I lost all rational thought to control orderly bodily movements, while rising upwardly at a violent rate of speed, with the full weight of a kitten hanging from my masculine region.
Wild animals are sometimes faced with a "fight or flight" syndrome. Men, in this predicament, choose only the "flight" option. Fleeing straight up, the sink and cabinet bluntly impeded my ascent; the impact knocked me out cold.
When I awoke, my wife and the paramedics stood over me. Having been fully briefed by my wife, the paramedics snorted as they tried to conduct their work while suppressing hysterical laughter.
At the office, my colleagues tried to coax an explanation out of me. I kept silent, claiming it was too painful to talk about.
"What's the matter, cat got your tongue?"



To: The Rabbit who wrote (27216)3/22/2003 9:23:14 PM
From: ManyMoose  Read Replies (1) | Respond to of 62549
 
Why I don't eat French Fries:

An American is having breakfast one morning (coffee, croissants, bread, butter and jam) when a Frenchman, chewing gum, sits down next to him.

The American ignores the Frenchman who, nevertheless, starts a conversation.

French man: "You American folk eat the whole bread??"

American (in a bad mood): "Of course."

French: (after blowing a huge bubble) "We don't.
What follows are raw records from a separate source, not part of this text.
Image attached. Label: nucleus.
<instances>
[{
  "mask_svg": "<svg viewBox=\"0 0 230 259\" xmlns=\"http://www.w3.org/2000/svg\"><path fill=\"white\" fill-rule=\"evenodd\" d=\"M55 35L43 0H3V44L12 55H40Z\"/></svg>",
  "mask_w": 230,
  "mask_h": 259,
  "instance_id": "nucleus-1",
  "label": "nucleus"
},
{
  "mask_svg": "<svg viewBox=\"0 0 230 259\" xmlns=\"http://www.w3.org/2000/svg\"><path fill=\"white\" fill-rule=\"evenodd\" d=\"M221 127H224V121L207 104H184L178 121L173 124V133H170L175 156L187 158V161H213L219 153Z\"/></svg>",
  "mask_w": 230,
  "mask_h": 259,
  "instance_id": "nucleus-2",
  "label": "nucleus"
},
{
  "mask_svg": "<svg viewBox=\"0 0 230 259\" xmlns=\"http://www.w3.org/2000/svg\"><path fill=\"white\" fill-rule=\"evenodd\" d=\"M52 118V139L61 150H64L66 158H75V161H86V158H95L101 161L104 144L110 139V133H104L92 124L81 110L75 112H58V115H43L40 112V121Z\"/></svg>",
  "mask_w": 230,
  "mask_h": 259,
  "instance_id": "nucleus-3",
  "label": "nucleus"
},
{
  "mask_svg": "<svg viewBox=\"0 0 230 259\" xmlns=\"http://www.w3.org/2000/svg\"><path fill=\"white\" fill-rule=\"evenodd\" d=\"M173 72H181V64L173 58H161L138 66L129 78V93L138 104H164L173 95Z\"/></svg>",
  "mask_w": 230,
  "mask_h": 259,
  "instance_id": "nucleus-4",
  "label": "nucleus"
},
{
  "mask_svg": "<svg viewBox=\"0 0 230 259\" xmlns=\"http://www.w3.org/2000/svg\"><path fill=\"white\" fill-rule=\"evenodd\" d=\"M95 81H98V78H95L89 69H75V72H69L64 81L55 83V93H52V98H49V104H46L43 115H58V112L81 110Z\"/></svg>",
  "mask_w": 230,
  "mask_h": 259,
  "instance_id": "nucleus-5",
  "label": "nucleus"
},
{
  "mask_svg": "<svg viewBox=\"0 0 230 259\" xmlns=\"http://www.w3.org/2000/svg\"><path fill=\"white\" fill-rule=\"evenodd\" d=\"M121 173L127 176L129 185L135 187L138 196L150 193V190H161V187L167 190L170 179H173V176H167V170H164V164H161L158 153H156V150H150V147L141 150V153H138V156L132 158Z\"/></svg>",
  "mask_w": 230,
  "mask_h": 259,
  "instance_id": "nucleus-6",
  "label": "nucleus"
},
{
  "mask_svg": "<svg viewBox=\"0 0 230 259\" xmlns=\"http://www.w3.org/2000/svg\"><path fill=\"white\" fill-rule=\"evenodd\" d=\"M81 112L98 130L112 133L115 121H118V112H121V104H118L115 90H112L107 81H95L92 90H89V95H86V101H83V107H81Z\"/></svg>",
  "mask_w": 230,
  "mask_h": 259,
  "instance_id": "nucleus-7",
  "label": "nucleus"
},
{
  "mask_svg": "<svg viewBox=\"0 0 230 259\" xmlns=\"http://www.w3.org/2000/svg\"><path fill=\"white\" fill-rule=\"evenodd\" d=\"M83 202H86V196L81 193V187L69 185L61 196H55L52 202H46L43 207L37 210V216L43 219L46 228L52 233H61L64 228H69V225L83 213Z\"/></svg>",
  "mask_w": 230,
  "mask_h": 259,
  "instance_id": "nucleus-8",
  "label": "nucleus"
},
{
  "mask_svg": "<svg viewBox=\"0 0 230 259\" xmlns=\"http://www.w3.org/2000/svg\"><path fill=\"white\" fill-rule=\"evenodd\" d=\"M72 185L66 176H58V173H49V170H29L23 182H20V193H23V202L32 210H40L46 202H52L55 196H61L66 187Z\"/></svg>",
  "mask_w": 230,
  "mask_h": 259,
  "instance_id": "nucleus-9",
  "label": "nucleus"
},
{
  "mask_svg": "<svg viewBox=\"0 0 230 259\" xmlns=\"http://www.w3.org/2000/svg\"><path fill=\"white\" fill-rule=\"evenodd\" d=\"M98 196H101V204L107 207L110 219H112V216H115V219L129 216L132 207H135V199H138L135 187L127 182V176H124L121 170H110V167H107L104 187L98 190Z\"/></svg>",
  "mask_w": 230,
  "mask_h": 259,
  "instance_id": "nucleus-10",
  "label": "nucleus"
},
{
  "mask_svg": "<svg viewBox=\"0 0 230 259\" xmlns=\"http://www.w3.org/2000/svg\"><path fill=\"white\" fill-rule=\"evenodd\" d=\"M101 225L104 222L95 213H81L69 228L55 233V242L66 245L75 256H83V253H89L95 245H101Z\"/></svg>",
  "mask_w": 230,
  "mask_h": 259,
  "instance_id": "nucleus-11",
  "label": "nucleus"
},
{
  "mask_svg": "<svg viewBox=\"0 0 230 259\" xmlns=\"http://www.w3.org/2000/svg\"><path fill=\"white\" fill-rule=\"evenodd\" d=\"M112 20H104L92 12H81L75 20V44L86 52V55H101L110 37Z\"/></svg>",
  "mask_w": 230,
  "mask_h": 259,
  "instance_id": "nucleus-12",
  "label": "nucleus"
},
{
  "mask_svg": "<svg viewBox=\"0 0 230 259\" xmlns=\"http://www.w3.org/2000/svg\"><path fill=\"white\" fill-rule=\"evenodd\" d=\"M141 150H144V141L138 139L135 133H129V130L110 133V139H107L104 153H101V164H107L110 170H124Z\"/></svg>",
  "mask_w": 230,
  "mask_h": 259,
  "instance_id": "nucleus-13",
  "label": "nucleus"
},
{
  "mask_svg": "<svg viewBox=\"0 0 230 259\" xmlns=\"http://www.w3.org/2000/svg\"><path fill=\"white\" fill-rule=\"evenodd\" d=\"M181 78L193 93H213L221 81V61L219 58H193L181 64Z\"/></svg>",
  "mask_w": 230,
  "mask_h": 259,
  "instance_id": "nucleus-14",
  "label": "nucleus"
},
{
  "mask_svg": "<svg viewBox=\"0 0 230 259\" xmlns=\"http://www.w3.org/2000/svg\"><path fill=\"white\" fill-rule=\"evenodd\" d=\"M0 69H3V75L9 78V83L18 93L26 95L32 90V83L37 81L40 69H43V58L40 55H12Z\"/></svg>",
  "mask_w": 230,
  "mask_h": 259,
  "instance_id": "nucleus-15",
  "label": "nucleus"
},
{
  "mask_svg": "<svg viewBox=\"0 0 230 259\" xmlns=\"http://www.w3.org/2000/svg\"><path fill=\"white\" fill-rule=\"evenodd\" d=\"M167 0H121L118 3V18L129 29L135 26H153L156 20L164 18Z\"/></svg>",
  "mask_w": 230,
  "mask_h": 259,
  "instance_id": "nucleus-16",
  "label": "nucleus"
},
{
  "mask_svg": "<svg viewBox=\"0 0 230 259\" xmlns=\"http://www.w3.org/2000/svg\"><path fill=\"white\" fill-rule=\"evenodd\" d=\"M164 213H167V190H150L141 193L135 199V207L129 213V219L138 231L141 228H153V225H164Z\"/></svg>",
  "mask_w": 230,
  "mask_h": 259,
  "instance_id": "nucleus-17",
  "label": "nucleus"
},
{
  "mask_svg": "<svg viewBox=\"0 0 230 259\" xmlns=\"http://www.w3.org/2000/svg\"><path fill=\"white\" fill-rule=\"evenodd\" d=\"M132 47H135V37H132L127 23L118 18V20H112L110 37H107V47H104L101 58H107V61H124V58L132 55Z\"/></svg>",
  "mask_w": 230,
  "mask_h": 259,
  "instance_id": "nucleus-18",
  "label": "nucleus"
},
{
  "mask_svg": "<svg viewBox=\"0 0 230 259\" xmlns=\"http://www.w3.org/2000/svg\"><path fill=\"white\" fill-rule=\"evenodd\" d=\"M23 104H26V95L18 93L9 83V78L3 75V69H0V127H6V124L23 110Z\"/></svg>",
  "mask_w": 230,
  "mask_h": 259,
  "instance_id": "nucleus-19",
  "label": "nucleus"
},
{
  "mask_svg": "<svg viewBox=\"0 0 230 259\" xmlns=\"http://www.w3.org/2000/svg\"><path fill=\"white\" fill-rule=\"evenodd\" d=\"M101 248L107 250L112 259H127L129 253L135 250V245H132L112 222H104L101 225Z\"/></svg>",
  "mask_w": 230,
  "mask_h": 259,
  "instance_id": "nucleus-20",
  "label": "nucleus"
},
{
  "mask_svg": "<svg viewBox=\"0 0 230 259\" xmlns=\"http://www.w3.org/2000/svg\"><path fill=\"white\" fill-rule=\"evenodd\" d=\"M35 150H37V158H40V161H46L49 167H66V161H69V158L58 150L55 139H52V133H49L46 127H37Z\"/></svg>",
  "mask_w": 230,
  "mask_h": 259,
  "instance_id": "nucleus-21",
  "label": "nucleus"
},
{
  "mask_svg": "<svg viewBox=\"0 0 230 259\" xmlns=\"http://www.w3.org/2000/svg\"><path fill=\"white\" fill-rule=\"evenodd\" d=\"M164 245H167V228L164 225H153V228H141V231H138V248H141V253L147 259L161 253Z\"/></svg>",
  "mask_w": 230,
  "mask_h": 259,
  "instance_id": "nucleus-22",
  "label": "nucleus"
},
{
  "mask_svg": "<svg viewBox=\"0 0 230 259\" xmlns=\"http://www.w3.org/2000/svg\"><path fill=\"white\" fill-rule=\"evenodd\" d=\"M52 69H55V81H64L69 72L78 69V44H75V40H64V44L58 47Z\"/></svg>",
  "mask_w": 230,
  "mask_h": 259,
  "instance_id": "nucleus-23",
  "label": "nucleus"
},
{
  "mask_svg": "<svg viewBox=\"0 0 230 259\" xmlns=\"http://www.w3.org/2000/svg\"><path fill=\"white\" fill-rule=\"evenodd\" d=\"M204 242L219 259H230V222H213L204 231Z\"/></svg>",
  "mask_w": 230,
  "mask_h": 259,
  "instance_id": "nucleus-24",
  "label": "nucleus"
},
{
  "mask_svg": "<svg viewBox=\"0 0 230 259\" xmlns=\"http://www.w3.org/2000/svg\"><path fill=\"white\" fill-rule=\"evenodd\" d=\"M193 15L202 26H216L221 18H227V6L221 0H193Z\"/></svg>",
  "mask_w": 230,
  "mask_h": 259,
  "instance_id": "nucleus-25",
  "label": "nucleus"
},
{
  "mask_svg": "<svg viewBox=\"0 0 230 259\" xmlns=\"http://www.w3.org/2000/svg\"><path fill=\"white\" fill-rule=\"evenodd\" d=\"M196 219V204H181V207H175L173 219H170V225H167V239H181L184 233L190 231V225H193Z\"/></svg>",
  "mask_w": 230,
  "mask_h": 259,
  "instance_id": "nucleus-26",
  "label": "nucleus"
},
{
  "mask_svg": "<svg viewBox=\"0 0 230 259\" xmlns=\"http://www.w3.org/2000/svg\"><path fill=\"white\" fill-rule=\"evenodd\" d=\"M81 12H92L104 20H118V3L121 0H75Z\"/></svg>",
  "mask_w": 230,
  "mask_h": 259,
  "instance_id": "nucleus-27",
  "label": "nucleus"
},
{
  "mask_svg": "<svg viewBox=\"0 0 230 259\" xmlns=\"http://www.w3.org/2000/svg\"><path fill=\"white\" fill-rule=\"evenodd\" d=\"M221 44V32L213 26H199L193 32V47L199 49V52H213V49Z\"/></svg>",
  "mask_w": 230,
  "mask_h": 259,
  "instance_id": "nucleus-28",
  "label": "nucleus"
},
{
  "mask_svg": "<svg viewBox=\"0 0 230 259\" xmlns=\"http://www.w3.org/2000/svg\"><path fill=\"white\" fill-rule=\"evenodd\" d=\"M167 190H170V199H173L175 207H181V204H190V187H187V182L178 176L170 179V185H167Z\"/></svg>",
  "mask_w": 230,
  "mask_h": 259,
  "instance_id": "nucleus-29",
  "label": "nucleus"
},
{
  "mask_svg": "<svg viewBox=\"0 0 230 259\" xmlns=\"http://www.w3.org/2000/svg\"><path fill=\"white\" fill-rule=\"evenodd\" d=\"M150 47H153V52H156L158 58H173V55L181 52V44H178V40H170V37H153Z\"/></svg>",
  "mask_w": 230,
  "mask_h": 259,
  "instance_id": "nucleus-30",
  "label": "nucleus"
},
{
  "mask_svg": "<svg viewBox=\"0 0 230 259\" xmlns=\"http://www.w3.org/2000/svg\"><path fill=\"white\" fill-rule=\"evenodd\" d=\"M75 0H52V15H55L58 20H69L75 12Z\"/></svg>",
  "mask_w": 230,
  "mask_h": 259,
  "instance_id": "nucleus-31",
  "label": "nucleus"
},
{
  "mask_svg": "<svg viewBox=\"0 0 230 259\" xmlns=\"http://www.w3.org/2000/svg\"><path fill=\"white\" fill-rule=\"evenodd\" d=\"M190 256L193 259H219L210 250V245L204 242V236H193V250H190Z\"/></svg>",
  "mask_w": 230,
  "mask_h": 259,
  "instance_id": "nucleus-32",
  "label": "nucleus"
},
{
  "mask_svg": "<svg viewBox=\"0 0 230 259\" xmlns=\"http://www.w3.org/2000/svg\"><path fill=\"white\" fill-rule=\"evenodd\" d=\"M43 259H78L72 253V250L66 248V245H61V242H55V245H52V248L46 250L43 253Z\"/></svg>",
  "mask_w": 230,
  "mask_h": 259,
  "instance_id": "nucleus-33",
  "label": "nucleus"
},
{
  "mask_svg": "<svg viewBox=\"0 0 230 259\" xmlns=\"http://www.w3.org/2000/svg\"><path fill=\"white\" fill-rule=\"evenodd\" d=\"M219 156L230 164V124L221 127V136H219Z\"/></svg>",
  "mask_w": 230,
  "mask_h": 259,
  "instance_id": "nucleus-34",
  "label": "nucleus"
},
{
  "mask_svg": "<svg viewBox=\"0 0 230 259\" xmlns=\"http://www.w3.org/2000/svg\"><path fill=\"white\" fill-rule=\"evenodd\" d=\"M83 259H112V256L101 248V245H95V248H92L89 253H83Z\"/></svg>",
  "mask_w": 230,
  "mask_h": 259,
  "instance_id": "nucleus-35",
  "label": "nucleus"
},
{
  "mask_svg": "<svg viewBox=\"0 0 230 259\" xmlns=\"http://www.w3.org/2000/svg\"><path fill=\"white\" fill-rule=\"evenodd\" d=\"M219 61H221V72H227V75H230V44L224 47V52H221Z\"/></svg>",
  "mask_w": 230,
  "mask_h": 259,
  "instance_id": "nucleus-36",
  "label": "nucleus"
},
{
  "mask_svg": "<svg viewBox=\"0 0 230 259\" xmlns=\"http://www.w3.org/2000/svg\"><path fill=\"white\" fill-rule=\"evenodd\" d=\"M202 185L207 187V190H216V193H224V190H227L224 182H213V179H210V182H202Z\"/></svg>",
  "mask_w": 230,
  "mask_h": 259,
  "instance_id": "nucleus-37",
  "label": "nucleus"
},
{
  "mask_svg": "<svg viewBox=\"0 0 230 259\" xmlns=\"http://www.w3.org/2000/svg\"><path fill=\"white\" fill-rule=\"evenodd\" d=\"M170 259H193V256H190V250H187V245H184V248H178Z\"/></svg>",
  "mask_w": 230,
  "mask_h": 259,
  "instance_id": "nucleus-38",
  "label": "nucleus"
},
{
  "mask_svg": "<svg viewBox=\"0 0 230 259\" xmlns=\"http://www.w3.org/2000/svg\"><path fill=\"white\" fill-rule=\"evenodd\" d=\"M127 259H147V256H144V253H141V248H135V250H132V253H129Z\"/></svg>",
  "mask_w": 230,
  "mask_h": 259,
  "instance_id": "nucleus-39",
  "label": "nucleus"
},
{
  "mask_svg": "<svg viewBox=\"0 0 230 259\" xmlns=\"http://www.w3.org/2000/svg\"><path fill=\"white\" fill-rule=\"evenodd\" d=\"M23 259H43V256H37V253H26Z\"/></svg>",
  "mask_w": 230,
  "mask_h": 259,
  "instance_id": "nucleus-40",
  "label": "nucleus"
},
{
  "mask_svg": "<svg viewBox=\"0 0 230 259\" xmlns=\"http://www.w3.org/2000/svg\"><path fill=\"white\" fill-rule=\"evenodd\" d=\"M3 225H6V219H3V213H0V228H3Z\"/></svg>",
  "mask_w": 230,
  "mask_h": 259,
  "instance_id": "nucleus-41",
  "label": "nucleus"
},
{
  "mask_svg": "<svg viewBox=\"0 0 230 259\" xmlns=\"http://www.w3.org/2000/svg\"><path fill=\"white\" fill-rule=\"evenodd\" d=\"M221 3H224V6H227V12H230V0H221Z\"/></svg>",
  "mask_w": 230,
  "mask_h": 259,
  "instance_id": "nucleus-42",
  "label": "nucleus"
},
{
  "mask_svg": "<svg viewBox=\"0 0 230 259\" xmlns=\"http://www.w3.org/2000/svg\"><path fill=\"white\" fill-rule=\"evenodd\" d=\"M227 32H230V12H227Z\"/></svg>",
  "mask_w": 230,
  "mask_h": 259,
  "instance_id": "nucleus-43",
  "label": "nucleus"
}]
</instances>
In France, we only eat what's inside. The crusts we collect in a container, recycle it, transform them into croissants and sell them to the states."

The Frenchman has a smirk on his face. The American listens in silence.

The Frenchman persists: "Do you eat jelly with the bread??"

American: "Of Course."

Frenchman: (cracking his gum between his teeth and chuckling). "We don't. In France we eat fresh fruit for breakfast, then we put all the peels, seeds, and leftovers in containers, recycle them, transform them into jam and sell the jam to the states."

The American then asks: "Do you have sex in France?"

Frenchman: "Why of course we do", he says with a big smirk.

American: "And what do you do with the condoms once you've used them?"

Frenchman: "We throw them away, of course."

American: "We don't. In America, we put them in a container, recycle them, melt them down into chewing gum and sell them to France."